-- SELECTED TEXT --
-----

  2. The ADA acts as a tax upon all for the benefit of a few. And, most importantly, the many have no individual say in whether they pay the tax. Those with handicaps suffered in military service should get a pass, but those who are handicapped by accident or birth do NOT deserve that pass. The drivel about "equal access" is spurious because the handicapped HAVE equal access, they just can't effectively use it. That is their problem, not society's. The burden to remediate should be that of those who seek the benefit of some social, constructional, or dimensional change, NOT society generally. Everybody wants to socialize the costs and concentrate the benefits of government intrusion so that they benefit and largely avoid the costs. This simply maintains the constant push to the slop trough, and explains, in part, why the nation is 20 trillion dollars in the hole.

  3. Hey 2 psychs is never enough, since it is statistically unlikely that three will ever agree on anything! New study admits this pseudo science is about as scientifically valid as astrology ... done by via fortune cookie ....John Ioannidis, professor of health research and policy at Stanford University, said the study was impressive and that its results had been eagerly awaited by the scientific community. “Sadly, the picture it paints - a 64% failure rate even among papers published in the best journals in the field - is not very nice about the current status of psychological science in general, and for fields like social psychology it is just devastating,” he said. http://www.theguardian.com/science/2015/aug/27/study-delivers-bleak-verdict-on-validity-of-psychology-experiment-results

  4. Indianapolis Bar Association President John Trimble and I are on the same page, but it is a very large page with plenty of room for others to join us. As my final Res Gestae article will express in more detail in a few days, the Great Recession hastened a fundamental and permanent sea change for the global legal service profession. Every state bar is facing the same existential questions that thrust the medical profession into national healthcare reform debates. The bench, bar, and law schools must comprehensively reconsider how we define the practice of law and what it means to access justice. If the three principals of the legal service profession do not recast the vision of their roles and responsibilities soon, the marketplace will dictate those roles and responsibilities without regard for the public interests that the legal profession professes to serve.

  5. I have met some highly placed bureaucrats who vehemently disagree, Mr. Smith. This is not your father's time in America. Some ideas are just too politically incorrect too allow spoken, says those who watch over us for the good of their concept of order.
-----
-- DATA LISTING --

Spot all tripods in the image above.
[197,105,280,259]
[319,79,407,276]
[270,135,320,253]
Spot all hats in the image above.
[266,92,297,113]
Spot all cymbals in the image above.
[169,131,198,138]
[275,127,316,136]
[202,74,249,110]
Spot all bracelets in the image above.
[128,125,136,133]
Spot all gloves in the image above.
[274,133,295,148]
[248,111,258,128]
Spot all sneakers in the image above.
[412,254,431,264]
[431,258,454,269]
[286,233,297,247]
-----
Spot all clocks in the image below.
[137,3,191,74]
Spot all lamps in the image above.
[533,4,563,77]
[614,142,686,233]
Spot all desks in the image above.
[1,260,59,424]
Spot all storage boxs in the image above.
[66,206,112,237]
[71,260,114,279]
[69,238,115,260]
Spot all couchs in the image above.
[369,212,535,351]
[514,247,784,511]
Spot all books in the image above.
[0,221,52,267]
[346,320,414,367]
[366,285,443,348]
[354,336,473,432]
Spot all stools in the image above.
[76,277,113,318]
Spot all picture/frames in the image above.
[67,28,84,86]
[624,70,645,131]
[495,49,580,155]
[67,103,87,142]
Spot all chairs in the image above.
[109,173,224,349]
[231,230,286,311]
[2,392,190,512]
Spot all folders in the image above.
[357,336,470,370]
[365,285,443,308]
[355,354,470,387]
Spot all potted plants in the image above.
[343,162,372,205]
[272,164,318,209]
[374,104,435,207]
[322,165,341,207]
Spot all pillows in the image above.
-----
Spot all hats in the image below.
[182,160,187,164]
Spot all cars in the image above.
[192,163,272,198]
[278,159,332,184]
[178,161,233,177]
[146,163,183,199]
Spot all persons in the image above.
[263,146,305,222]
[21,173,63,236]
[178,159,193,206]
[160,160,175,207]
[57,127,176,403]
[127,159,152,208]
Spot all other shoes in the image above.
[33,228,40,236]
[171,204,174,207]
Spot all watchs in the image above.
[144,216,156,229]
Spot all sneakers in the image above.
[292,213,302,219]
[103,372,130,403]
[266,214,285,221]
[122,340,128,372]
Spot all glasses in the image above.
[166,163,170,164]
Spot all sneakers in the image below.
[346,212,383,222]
-----
-- REQUIREMENT 1 --
Repeat everything in the reader comments from "5. I have met" down to "concept of order.".
-- REQUIREMENT 2 --
Put this sentence from the reader comments into French: "This is not your father's time in America."
Nothing in the listing is needed for this work.

-- WORKED SOLUTION 1 --
5. I have met some highly placed bureaucrats who vehemently disagree, Mr. Smith. This is not your father's time in America. Some ideas are just too politically incorrect too allow spoken, says those who watch over us for the good of their concept of order.

-- WORKED SOLUTION 2 --
Ce n'est pas l'époque de ton père en Amérique.